Access to Land for Housing in Uganda
Access to land for Housing in Uganda:
Secure access to land is critical to improving livelihoods of poor people in regard to production and access to decent shelter. In Uganda notably in urban communities land markets are facing enormous competition and this is driving up the cost of housing to the point where even the most minimal standard of informal sector housing is unaffordable to the poor. Limited access to land and poor tenure systems has led to increasing illegal settlements in form of slums mostly in poor drained areas since most poor people in urban areas is an option they can afford. There is need to put up mechanisms for these groups to be able to access land for decent shelter. Some of the ways in which different stakeholders in the sector can explore in this regard include:
Most countries have legislation that enables governments to purchase or expropriate private land in the interest of the community at large, either at or below market prices, which they can use to enhance the supply of affordable land.

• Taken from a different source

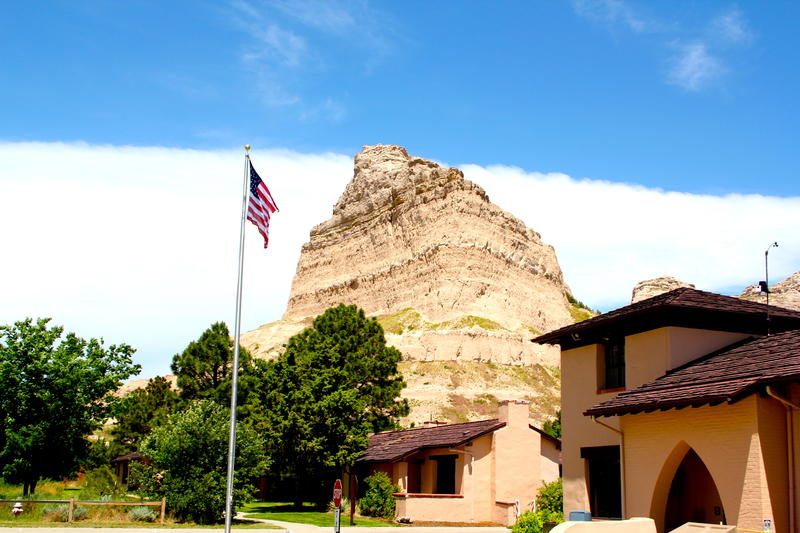 Scotts Bluff interpretive center and Park Ranger headquarters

This is primarily used to acquire public or private land for development in advance of need at relatively cheap cost. It can be used to contain land speculation, redistribute land to the poor, and finance infrastructure investments. However, hers is also risk that it may generate land scarcity, causing land prices to raise and, consequently, increased informal land and housing development.
This typically involves the owner of the land occupied by a slum or informal settlement being given incentives to lease or sell part of their property to the occupants [squatters or tenants] below market price. The land owner then develops the most economically attractive part of the land. In this way, land sharing brings gains to both parties.

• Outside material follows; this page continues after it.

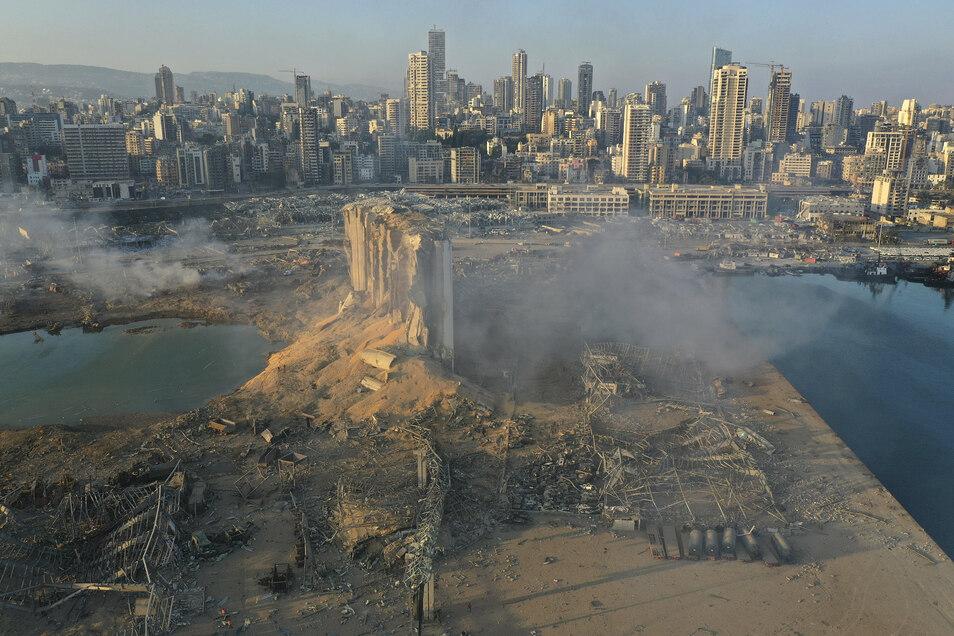 Am Tag danach: Ein Blick über den Schauplatz der Explosion im Hafen von Beirut. Umliegende Gebäude sind komplett zerstört, noch viele Kilometer entfernt barsten Fenster in Wohnhäusern.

This entails land ownership and land use of fragmented adjoining sites being re-arranged to provide land for development purposes, e.g. slum upgrading or planned hosing development. It often includes negotiated and participatory solutions, and has the potential to work as a self financing technique.
Incremental land development strategies
Allowing people to settle on subserviced land and infrastructure to be installed incrementally, over time can increase the supply of affordable land for housing.
Transfer of development rights [TDR]
This can be used to generate low income housing on high value urban land through the participation of private land owners and developers. It works where land is at premium and where permitted densities for residential development are high enough to leave surplus land after building low income housing.
This is commonly used where governments want to enhance the use of land where slums have developed. however, it generally creates more problems than it solves, especially following forced evictions and demolition of slums, which destroys a substantial stock of conveniently located hosing which is affordable to the urban poor as well as livelihoods. It should therefore be avoided, unless absolutely necessary or justifiable.